Jo Ann ran to the window.
"Stop that, can't you?" she demanded. "Go away! I mean, we don't want you."
"All right, lady," said Joe Higgs. "You're the boss."
They heard the truck jolting away and Jo Ann turned to the room again. There was nothing to kick but the same old black and gold pillow, so she kicked that.
"What did you mean about a parrot?" Jo Ann asked.
"I just thought," said the patient Wicky, "if we had had a parrot and had taught it to say 'April Fool!' we might have put the parrot in the box, and when Tommy Bassick opened the box --"
"He'd have had the parrot," said Jo Ann.
"Well, yes," Wicky admitted. "But if it was a parrot we didn't want -- if it was a parrot we wanted to get rid of, Jo Ann --"
"Oh, don't be silly!" said Jo Ann. "If I had a parrot, I'd keep it. If it was a parrot I wanted to get rid of, I'd have gotten rid of it long ago."
"Well, the glue wouldn't have stuck, anyway," said Wicky.
"No," said Jo Ann with a deep sigh. "No, I guess not. It would have been wet, and he would have known it was an April Fool."
"Unless I dried it with your electric iron," said Wicky.
"You don't think I'd let you iron right on top of my head with a hot iron, do you?" Jo Ann demanded.
Wicky did not say anything to this, for as she was reflecting sadly, someone tapped on the door.
"If you please," said the matron when Jo Ann opened the door, "a large box has just come for you, Miss Jo Ann. Do you want it brought up here?"
"A large box?" Jo Ann asked, suddenly suspicious. "No; we'll go down and look at it, Mrs. Cullihan."
She hastily buttoned the buttons she had unbottoned, and, with Wicky, went down.

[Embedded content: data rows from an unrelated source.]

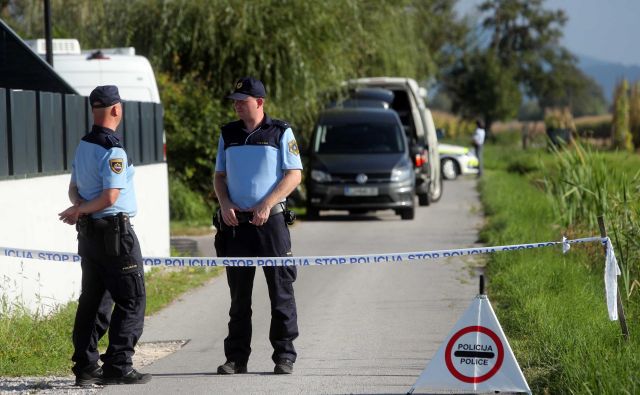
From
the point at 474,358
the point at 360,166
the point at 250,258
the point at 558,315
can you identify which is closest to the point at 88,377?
the point at 250,258

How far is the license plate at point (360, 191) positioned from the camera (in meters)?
22.2

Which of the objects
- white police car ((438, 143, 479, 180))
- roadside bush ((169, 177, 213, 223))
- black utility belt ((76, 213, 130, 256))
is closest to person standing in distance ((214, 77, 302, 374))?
black utility belt ((76, 213, 130, 256))

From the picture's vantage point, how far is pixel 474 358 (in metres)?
7.01

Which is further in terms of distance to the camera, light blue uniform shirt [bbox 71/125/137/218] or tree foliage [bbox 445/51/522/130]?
tree foliage [bbox 445/51/522/130]

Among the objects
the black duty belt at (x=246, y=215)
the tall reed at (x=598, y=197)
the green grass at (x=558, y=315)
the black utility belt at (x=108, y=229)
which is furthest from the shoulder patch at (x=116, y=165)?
the tall reed at (x=598, y=197)

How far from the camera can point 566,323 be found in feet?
29.3

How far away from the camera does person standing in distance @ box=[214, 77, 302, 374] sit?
792 cm

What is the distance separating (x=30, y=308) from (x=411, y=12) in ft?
104

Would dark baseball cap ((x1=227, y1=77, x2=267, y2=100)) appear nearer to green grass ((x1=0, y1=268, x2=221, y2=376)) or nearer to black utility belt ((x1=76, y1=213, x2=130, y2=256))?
black utility belt ((x1=76, y1=213, x2=130, y2=256))

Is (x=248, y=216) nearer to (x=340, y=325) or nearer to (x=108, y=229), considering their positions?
(x=108, y=229)

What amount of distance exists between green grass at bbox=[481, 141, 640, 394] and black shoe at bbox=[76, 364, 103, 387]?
261 centimetres

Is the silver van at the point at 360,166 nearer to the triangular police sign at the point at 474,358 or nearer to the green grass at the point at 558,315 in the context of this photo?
the green grass at the point at 558,315

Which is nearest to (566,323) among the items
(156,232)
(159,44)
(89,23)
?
(156,232)

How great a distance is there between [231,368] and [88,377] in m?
0.93
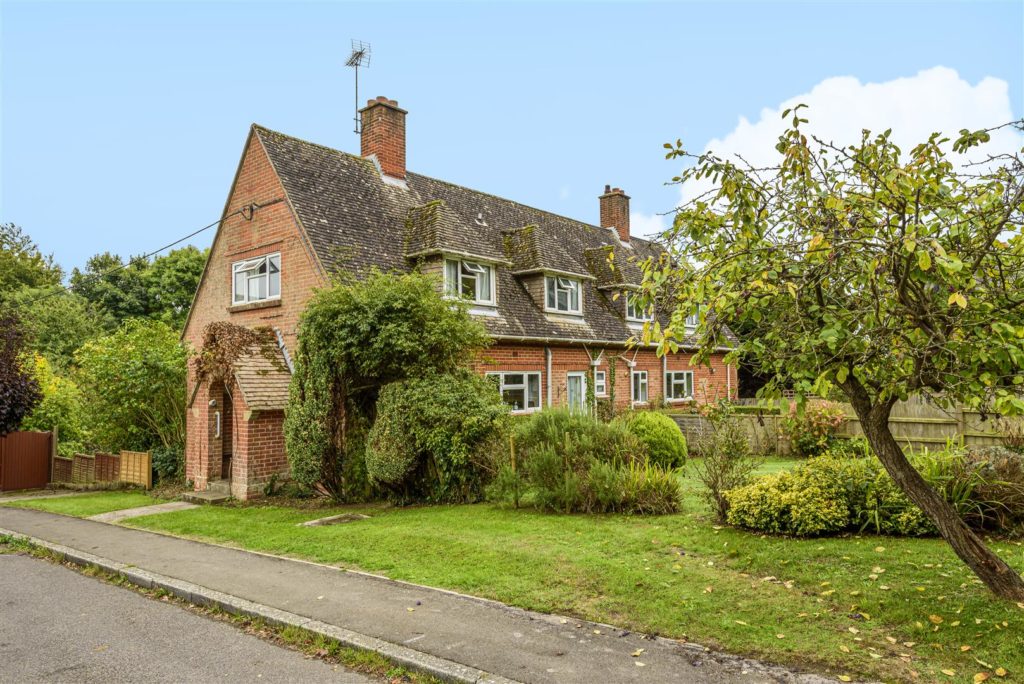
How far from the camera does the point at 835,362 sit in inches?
239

The box was just such another box as the one in Jo Ann's room, and she looked at the label. It was addressed to Thomas Bassick, Spenceville Academy, but not with a radio shop label, and across the top, with a heavy blue pencil, Tommy Bassick had scrawled, "April Fool yourself -- Tommy Bassick."
Jo Ann, using her clasp-knife, slit the linen strip and opened up the two lids of the top of the box. In the box was another cabinet radio set exactly like Jo Ann's own.
Some four days later Jo Ann was called to the telephone and found that Mr. Bassick -- Tommy's father -- was on the long distance wire. He was asking about a radio set he had sent Tommy, and he laughed a great deal.
"Why, yes, Mr. Bassick," Jo Ann said. "It's here; I've got it; Tommy sent it to me, you know, but, of course, he can have it if he wants it. But, Mr. Bassick, he'll have to come for it."
"You're a terror, Jo Ann." Mr. Bassick laughed. "All right; I'll tell him," and the next day when Tommy came with Joe Higgs, Jo Ann and Wicky leaned out of their window, watching the loading of the box.
"April Fool, Tommy!" Jo Ann called down to him sweetly, and then she whispered to Wicky, "It's a good thing you didn't go in a box, Wicky," she said; "he'd have sent you back unopened," and then both girls giggled and Tommy got beet-red in the face and kept his red head low. The joke was on him.